УСЛОВИЯ ЗАДАНИЯ:
1. Что, по словам Валюхи в отрывке о наступлении, раздавил прошедший над ней танк?
2. Напишите продолжение отрывка о наступлении, начав сразу после его последней фразы.

ТЕКСТ ДОКУМЕНТА:
Мы почти бежим. Огромное поле. Всюду нарыты новые ячейки. Всюду радисты и связисты. Радисты-минометчики, радисты-артиллеристы, радисты других подразделений. Вдруг слышу: «Софья! Со-оня!» Останавливаюсь и вижу в ячейке среди радистов Лаврову:
– Валька!
– Сонька!
Мы обнимаемся.
– А по мне сейчас наш танк прошел – кричит Валюха. – Я пригнулась в ячейке, а он прошел прямо надо мной, раздавил на моей спине рацию. Вот ремонтируем. Мне теперь танки не страшны, я обкатанная!
Я ее целую, догоняю ребят, машу рукой. «Эй, пехота, не пыли!» – орет она вслед.
Звучит команда: «По траншеям! Далеко не расходиться!»
У пехотинцев сосредоточенные лица. Все они в полной боевой. Поздоровались. Пожилой солдат спокойно доедает кусок черного хлеба с сахаром. Увидев меня, подмигнул как-то лихо, одним глазом: «Здорово, дочка! Вот доедаю, чтоб немцев гнать было легче».
Впереди замаскированные танки приготовились к атаке. Артиллерийский гром у соседей усиливается. Внезапно откуда-то сзади вылетели наши бомбардировщики: один, другой, третий… Еще! Еще! Еще! С ними ястребочки. Небо наполняется громом моторов. Немецкие зенитчики встречают самолеты плотным огнем. Зашуршали эресы, завыли минометы, заговорила артиллерия на все голоса. Все это сливается в одну мощную симфонию, которая растет, ширится, зовет на подвиг, на бой за свободу и счастье.
Артиллерийский бог сотрясает землю. Немецкий передний край в дыму. А снаряды летят и летят через наши головы. Пятнадцать, двадцать, сорок пять минут! Огонь переносят в глубину обороны. Ожили, задвигались, заскрежетали наши танки и поползли вперед. В траншеях наступила торжественная тишина.

ИСХОДНЫЕ ДАННЫЕ:
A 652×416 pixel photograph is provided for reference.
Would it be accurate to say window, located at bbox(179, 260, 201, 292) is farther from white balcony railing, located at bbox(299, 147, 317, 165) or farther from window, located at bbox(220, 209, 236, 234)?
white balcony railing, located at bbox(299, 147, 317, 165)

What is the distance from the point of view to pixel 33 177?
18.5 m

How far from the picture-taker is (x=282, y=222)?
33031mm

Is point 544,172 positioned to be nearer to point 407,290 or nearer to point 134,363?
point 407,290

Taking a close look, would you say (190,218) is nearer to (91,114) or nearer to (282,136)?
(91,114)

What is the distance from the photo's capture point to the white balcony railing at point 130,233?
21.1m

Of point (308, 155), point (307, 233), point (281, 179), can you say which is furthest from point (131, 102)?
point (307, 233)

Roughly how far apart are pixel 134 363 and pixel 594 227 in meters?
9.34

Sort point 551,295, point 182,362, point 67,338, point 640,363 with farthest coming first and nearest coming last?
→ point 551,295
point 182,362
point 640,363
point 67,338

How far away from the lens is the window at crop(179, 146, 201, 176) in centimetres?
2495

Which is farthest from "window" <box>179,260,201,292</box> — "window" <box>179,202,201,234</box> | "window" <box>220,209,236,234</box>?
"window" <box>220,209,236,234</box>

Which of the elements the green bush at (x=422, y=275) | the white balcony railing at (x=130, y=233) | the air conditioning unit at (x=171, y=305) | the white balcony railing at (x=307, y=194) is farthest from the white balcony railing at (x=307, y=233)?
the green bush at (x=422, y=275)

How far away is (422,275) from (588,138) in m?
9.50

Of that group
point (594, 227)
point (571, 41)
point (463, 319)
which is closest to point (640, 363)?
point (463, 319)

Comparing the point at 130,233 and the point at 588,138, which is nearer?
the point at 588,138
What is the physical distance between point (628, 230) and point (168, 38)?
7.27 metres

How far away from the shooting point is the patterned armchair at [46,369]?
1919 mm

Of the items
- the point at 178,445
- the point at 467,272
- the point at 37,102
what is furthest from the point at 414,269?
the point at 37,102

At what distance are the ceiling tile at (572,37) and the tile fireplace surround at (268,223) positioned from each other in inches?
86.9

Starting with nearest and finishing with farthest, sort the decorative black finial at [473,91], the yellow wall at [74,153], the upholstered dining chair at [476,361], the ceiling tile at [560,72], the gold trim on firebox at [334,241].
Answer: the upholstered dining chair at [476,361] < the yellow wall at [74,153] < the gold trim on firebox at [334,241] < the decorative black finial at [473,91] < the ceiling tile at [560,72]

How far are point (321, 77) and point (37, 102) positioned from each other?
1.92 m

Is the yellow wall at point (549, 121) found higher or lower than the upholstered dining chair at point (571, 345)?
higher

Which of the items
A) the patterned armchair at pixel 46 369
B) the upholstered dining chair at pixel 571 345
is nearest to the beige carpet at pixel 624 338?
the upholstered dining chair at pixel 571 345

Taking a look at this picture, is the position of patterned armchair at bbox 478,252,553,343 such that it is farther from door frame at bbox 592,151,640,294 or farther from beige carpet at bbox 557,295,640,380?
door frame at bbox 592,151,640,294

ОЖИДАЕМЫЕ ОТВЕТЫ:
1. Рацию у нее на спине.

2.
– Подготовиться к атаке! Вперед! – кричит наш капитан.
Ловко и легко выскакиваем из траншей на бруствер. Постепенно убыстряем шаг, близко прижимаясь к танкам. Впереди раздается: «За Родину, вперед! Урра! Товарищи!» «Ур-ра!» – я кричу изо всех сил и бегу. Мощное «Ур-ра!» несется со всех сторон, переливается, ширится. Лишь на мгновение «ура» затихает, чтобы еще выше, еще звонче подняться. Как будто у всего наступления одно сердце, одни легкие, одно дыхание, как будто вместе с нами – земля, ликуя и радуясь, кричит победоносное «ура».
Оборона противника сломлена. В траншеях все выворочено. Трупы, трупы. В полуразрушенном фрицевском бункере забились три немецких солдата. Один из них с поднятыми руками глядит безумными глазами и повторяет: «Шаудерхавт! Шаудерхавт! (Ужас! Ужас! О катьюша! Руссиш катьюша!»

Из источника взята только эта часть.